26.4020
La litière, ce n'est pas du pipi de chat
Texte déposé
Les chats sont des animaux de compagnie très appréciés : en Suisse, on en compte 20 pour 100 habitants. Leurs excréments nécessitent une grande quantité de litière. La plupart des propriétaires utilisent de la litière minérale, généralement composée de matières premières non renouvelables telles que la bentonite (un minéral argileux). La bentonite humide est souvent séchée au gaz naturel, ce qui génère d’importantes émissions de CO2, auxquelles s’ajoutent celles qui résultent de son transport vers la Suisse (cf. https://catsforfuture.de/).

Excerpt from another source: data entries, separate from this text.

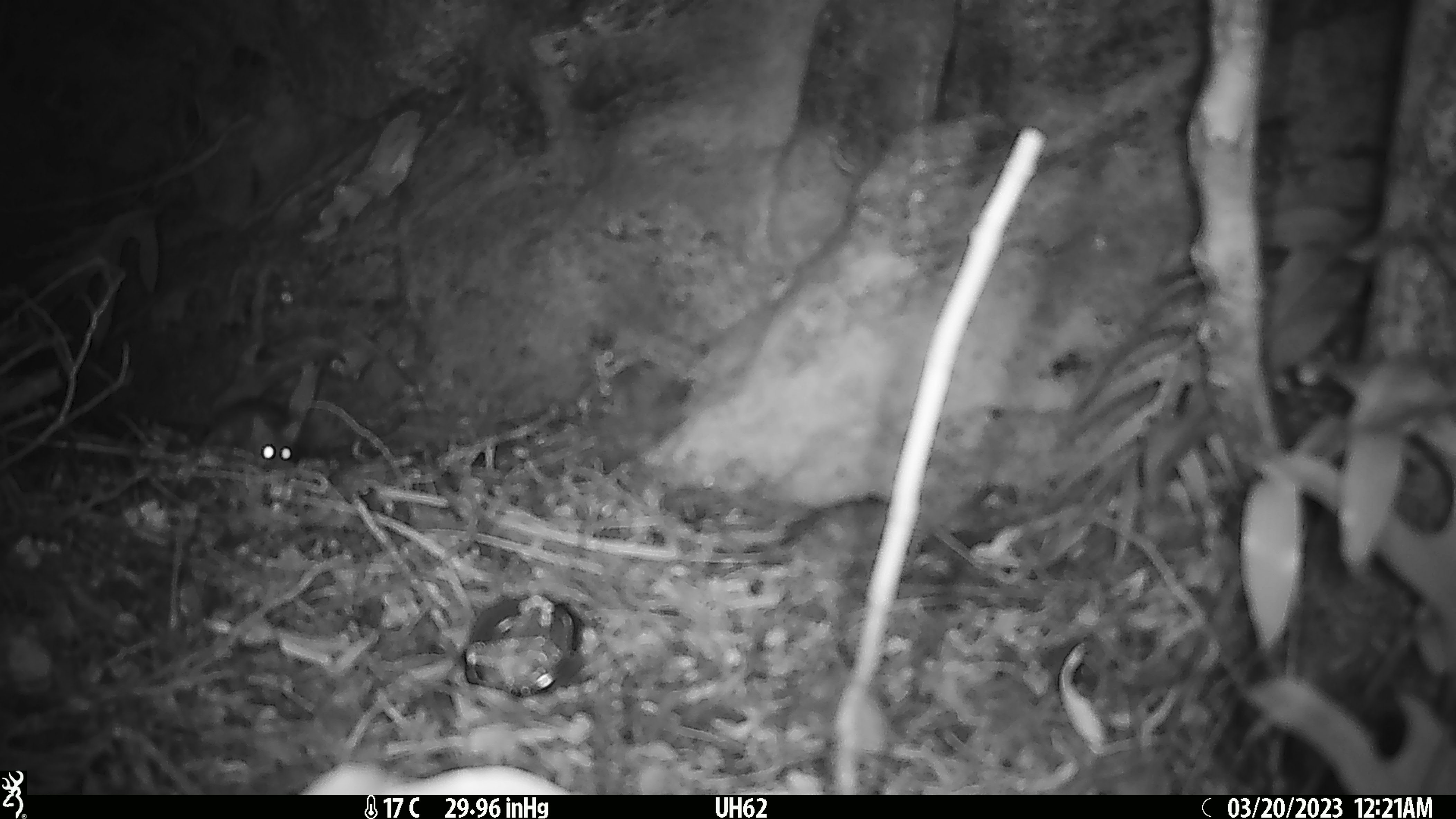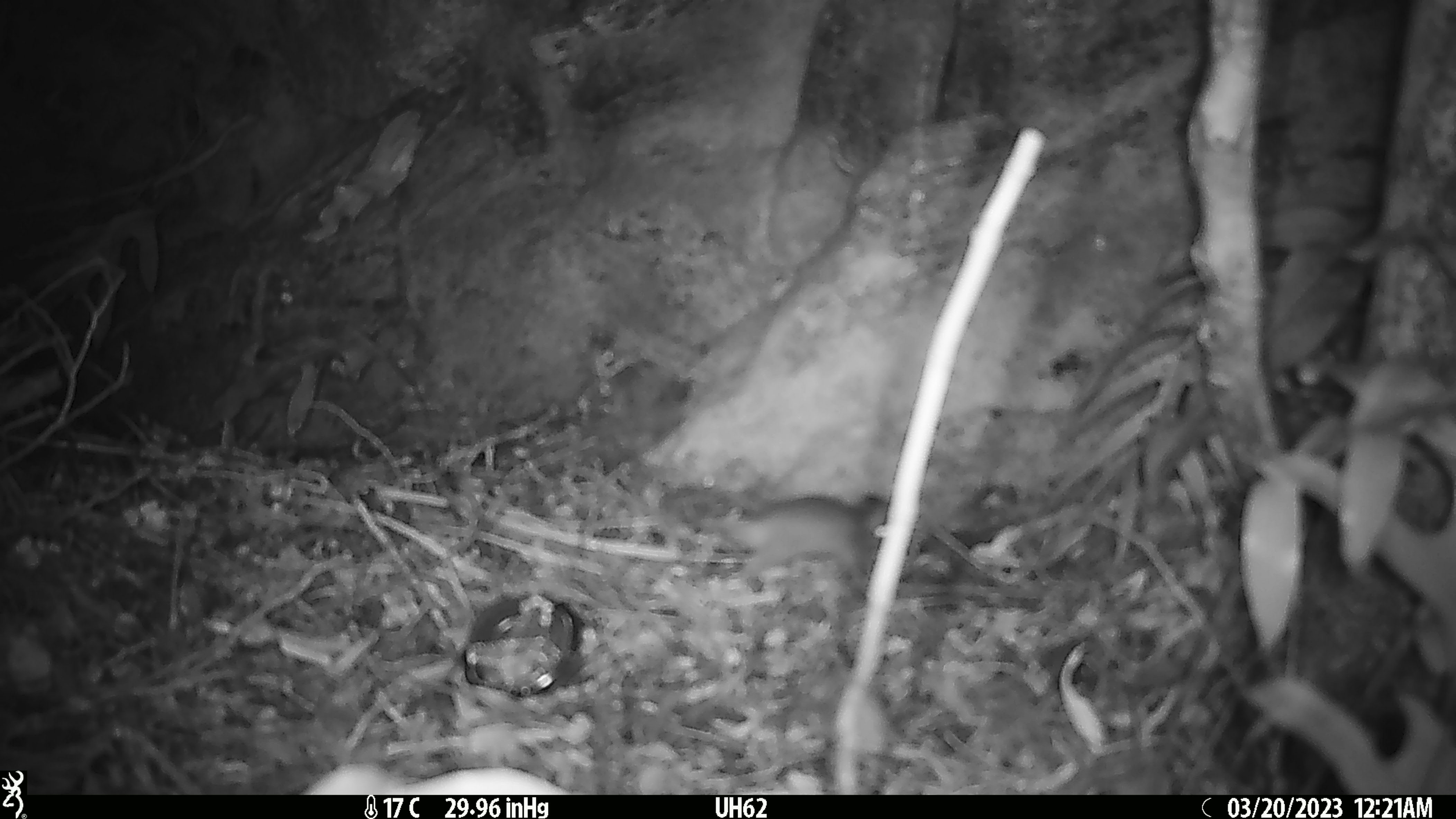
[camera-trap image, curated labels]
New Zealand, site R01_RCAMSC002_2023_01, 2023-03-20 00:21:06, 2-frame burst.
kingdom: Animalia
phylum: Chordata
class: Mammalia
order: Rodentia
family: Muridae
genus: Mus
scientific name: Mus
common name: mouse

De plus, pour des raisons d’hygiène, la litière pour chat doit être jetée avec les ordures ménagères (https://www.bafu.admin.ch/fr/litiere-pour-chats). Alors que la litière minérale est l’un des rares déchets qui ne peuvent pas être incinérés dans les UIOM.

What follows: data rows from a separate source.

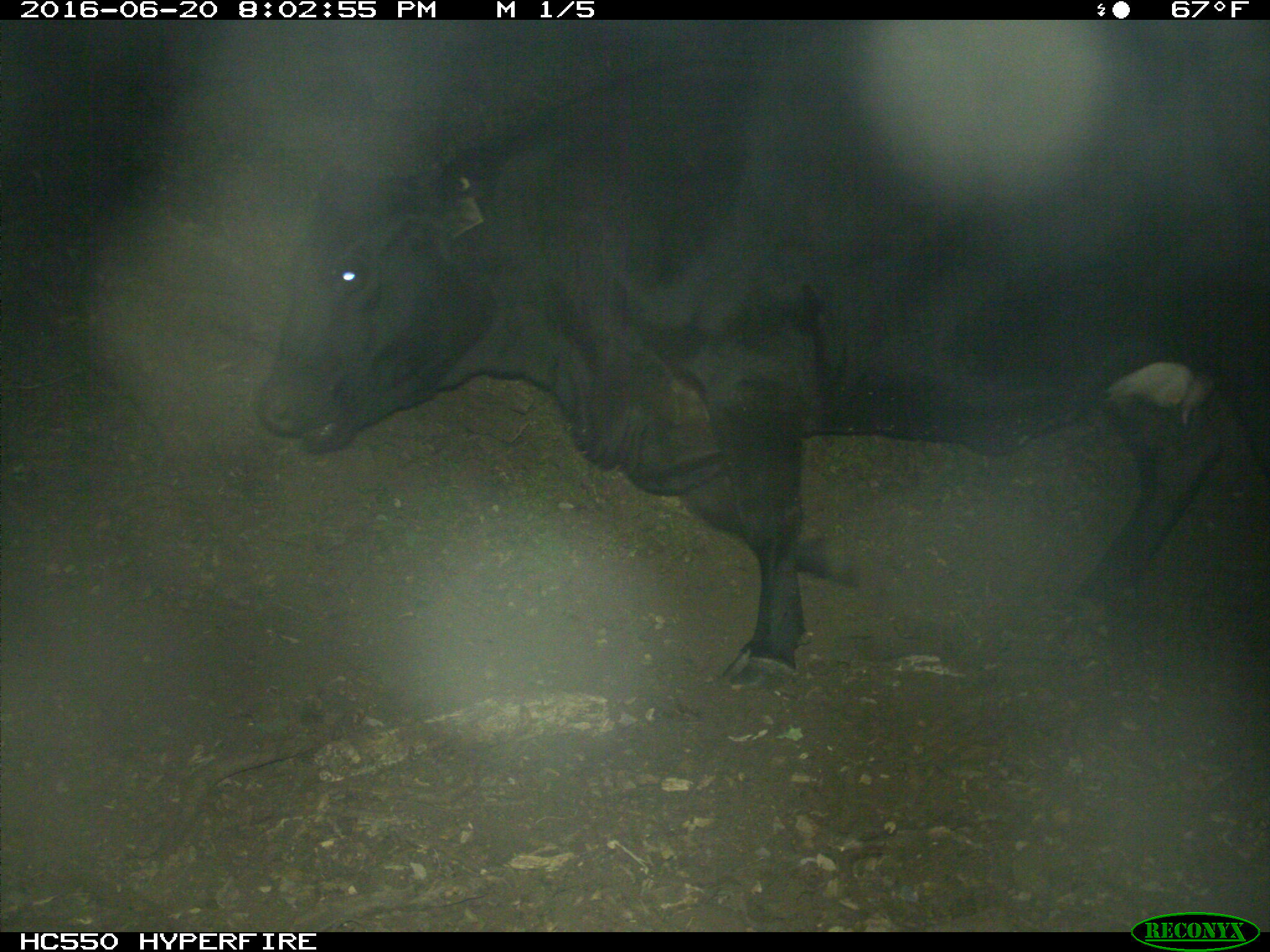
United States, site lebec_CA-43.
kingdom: Animalia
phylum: Chordata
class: Mammalia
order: Artiodactyla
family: Bovidae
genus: Bos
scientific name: Bos taurus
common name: domestic cow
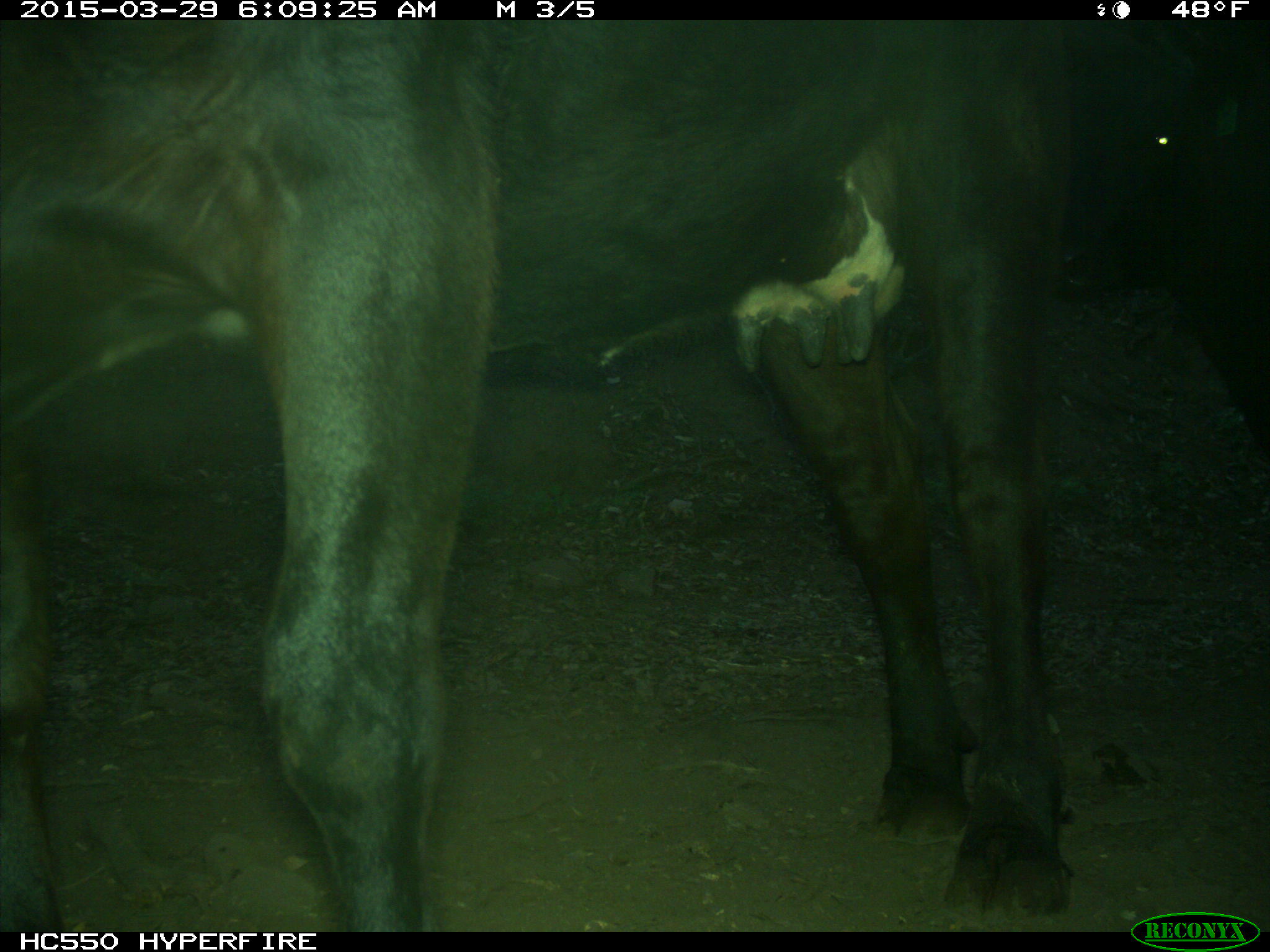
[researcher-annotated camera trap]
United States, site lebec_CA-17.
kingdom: Animalia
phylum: Chordata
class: Mammalia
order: Artiodactyla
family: Bovidae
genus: Bos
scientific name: Bos taurus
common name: domestic cow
Bos taurus (domestic cow).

Elle représente l’un des principaux composants minéraux des scories (10 %).
En Suisse, la sécurité de l’élimination des mâchefers n’est, d’après une étude, plus garantie que pour 3 à 5 ans (« Volumes dans les décharges de type D en Suisse. Enquête 2024. Rapport final » du 1er décembre 2025, établi par l’Association suisse des exploitants d’installations de traitement des déchets (ASED) sur mandat de l’Office fédéral de l’environnement (OFEV) et du Cercle déchets ; https://www.bafu.admin.ch/dam/fr/sd-web/oJ0viPE5M6sO/volumes_dans_les_decharges_de_type_d_en_ch.pdf).
Compte tenu de ces éléments, je prie le Conseil fédéral de répondre aux questions suivantes :
Comment évalue-t-il aujourd’hui, en 2026, le problème que pose la litière minérale quant à la sécurité de l’élimination, alors qu’il avait jugé la situation sans danger en 2023 ?

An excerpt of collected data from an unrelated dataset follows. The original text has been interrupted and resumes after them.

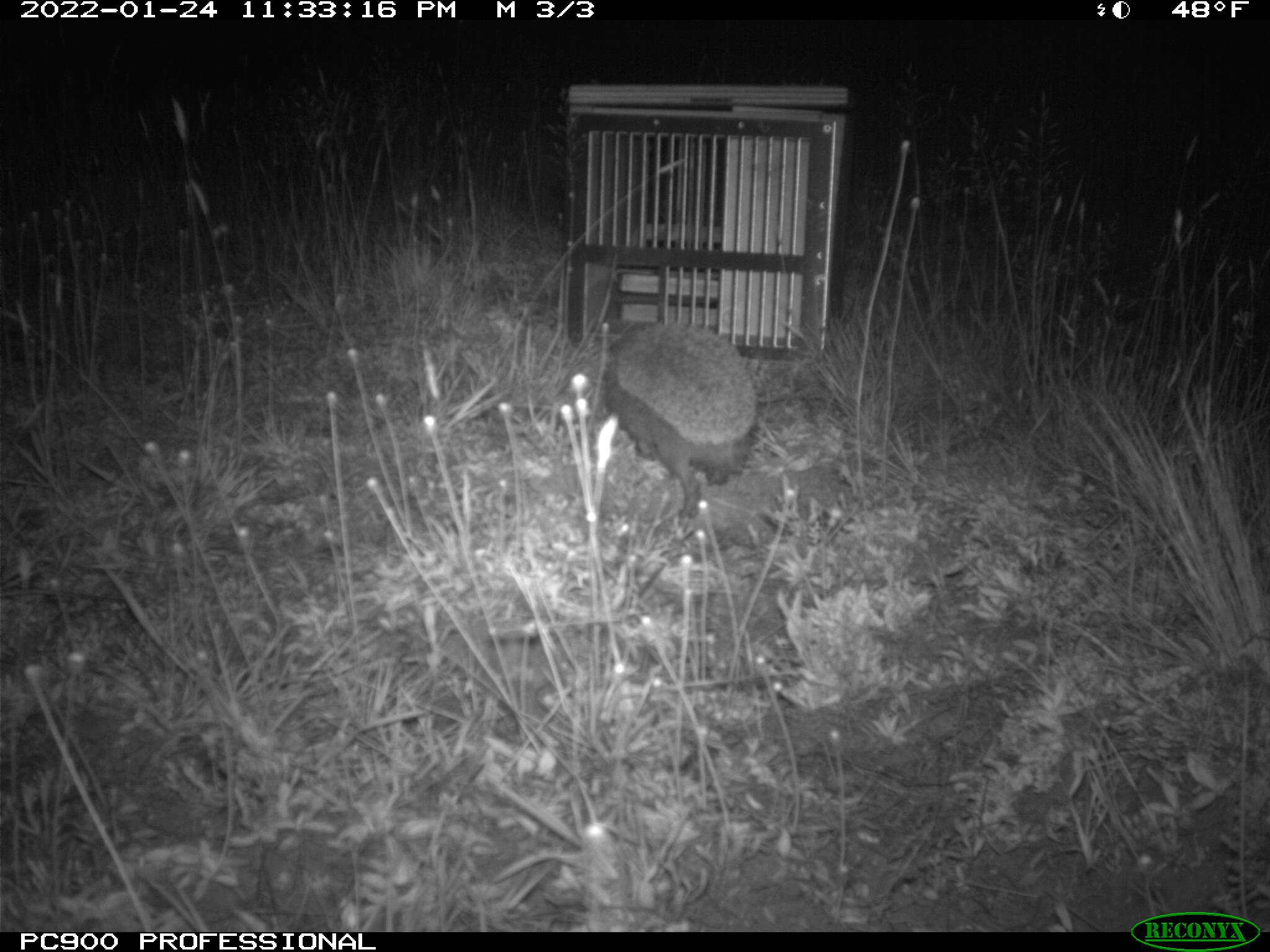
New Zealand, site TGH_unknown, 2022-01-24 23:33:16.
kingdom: Animalia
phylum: Chordata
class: Mammalia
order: Eulipotyphla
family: Erinaceidae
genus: Erinaceus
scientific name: Erinaceus europaeus europaeus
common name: european hedgehog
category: hedgehog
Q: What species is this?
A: Hedgehog (european hedgehog) (Erinaceus europaeus europaeus).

Les ventes de litière organique ont-elles évolué ces dernières années ?
Comment le Conseil fédéral évalue-t-il le niveau de connaissance des propriétaires de chats et des commerçants de détail concernant ce problème ?
Comment compte-t-il les y sensibiliser ?
Convient-il qu’une campagne de sensibilisation qui leur serait destinée serait nécessaire ?
Convient-il qu’il faudrait mettre en place un plan de sortie progressive de la litière minérale (à l’instar de la tourbe) ?
Quelles autres mesures compte-t-il mettre en œuvre pour éviter que de précieux volumes dans les décharges ne soient continuellement gaspillés pour de la litière pour chats ?
Avis du Conseil fédéral
1) et 2) Le Conseil fédéral prend au sérieux les résultats du rapport final du 1er décembre 2025 établi par l’Association suisse des exploitants d’installations de traitement des déchets (ASED). La litière minérale représente aujourd’hui environ 8 % du total des scories issues des usines d’incinération des déchets. L’ASED estime que son remplacement par de la litière organique entraînerait une économie annuelle de 10 millions de francs par an en ce qui concerne la mise en décharge et prolongerait en outre la durée d’exploitation des décharges existantes et de celles projetées.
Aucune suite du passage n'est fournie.